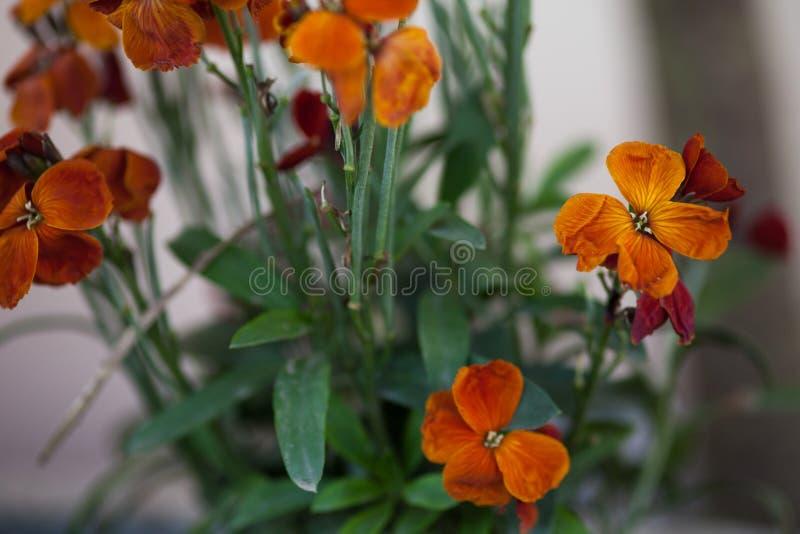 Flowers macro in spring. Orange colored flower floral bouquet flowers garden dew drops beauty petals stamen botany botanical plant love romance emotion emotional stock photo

==

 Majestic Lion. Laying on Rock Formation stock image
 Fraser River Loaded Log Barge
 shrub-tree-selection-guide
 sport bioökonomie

- What is expected:
Only the lines above from the one with "Fraser River Loaded Log Barge" up to and including the one with "sport bioökonomie" should be repeated, exactly as written.

- Response for this exercise:
 Fraser River Loaded Log Barge
 shrub-tree-selection-guide
 sport bioökonomie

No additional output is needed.